● **To-do item**
Rewrite the entries from the line with "Nike Dri-FIT Advantage" to the line with "gordini aquabloc goose", both included, as a Markdown table with the columns No. and Entry, one row per line and no blank lines. Omit the pictures.

● **Material supplied**
/---

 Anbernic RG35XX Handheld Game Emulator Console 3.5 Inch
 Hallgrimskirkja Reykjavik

\---
/---

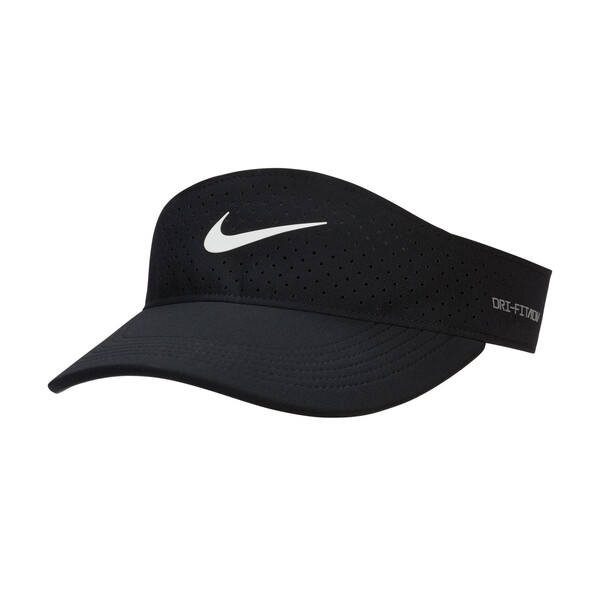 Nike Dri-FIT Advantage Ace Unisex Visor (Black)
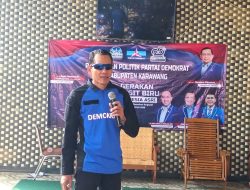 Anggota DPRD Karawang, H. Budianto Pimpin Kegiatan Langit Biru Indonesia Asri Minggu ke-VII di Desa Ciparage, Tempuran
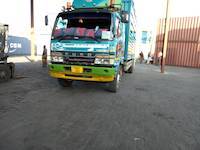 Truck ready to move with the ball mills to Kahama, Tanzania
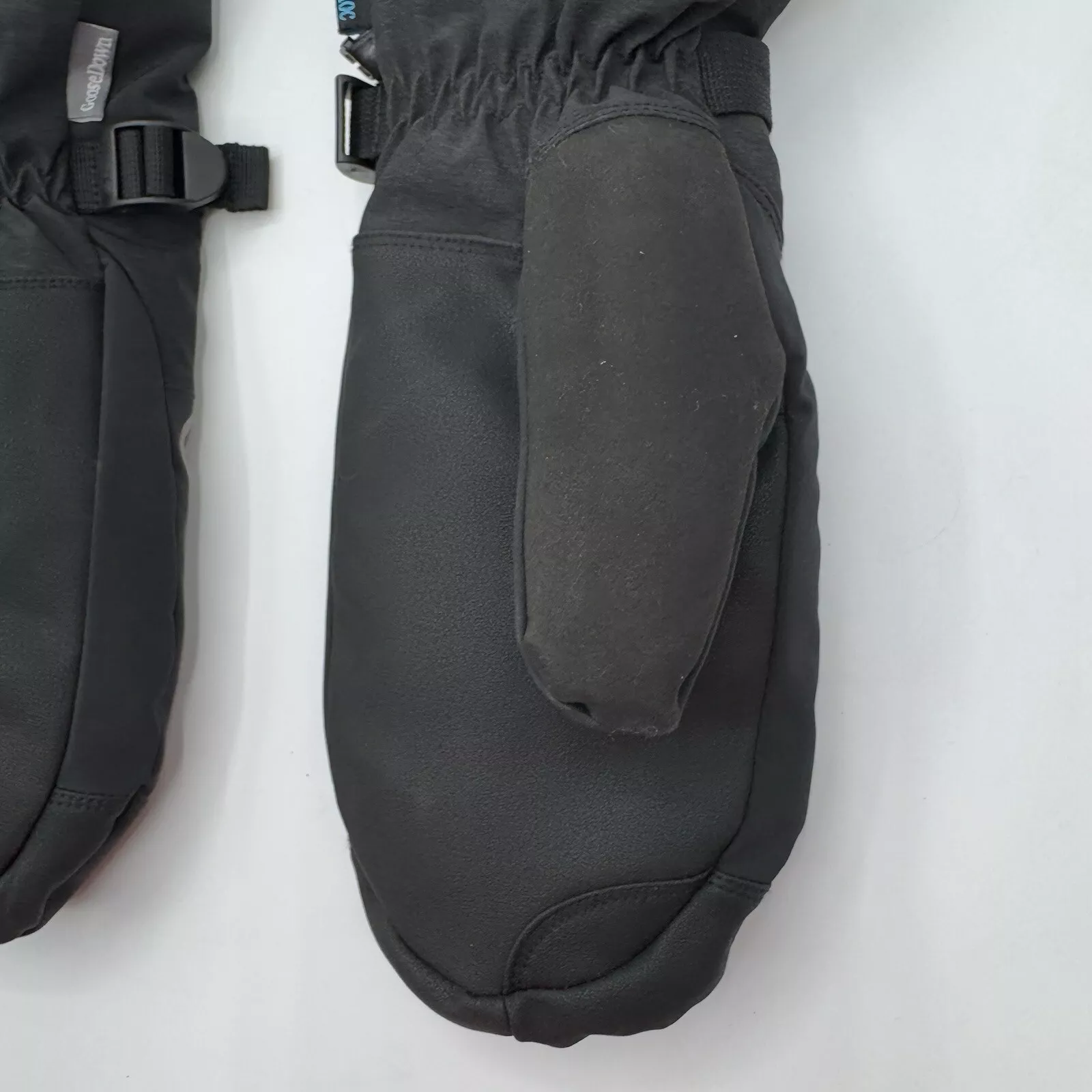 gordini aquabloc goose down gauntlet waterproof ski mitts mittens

\---

● **Answer section**
| No. | Entry |
|---|---|
| 1 |  Nike Dri-FIT Advantage Ace Unisex Visor (Black) |
| 2 |  Anggota DPRD Karawang, H. Budianto Pimpin Kegiatan Langit Biru Indonesia Asri Minggu ke-VII di Desa Ciparage, Tempuran |
| 3 |  Truck ready to move with the ball mills to Kahama, Tanzania |
| 4 |  gordini aquabloc goose down gauntlet waterproof ski mitts mittens |